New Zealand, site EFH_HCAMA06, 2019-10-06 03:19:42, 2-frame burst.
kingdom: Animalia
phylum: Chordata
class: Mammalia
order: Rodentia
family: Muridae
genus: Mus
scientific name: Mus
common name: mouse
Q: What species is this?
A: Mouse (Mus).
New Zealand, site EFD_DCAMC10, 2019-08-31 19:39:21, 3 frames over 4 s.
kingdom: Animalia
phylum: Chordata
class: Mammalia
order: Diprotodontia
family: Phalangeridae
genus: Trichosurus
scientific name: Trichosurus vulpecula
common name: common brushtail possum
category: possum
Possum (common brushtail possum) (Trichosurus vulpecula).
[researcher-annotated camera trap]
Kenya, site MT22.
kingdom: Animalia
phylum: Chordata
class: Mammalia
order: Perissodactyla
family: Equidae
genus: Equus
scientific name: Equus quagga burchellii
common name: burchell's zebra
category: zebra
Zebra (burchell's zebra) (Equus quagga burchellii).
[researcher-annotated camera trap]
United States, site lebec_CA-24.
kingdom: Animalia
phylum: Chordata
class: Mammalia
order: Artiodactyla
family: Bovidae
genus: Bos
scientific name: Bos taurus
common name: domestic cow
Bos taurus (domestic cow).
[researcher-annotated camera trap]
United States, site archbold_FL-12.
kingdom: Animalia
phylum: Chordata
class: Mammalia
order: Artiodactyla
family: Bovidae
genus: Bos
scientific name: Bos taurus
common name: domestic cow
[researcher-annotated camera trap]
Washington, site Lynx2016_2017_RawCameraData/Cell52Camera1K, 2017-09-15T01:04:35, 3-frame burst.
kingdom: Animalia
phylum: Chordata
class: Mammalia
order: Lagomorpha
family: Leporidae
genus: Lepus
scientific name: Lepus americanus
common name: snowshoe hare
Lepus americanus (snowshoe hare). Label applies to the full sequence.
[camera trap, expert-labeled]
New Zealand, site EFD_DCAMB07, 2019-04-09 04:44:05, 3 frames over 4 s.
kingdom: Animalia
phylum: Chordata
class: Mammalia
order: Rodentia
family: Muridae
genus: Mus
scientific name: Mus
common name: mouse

......

• [Task description] The answer must be a single number: the count of lines in the data that contain the word "United".

• [Response] 2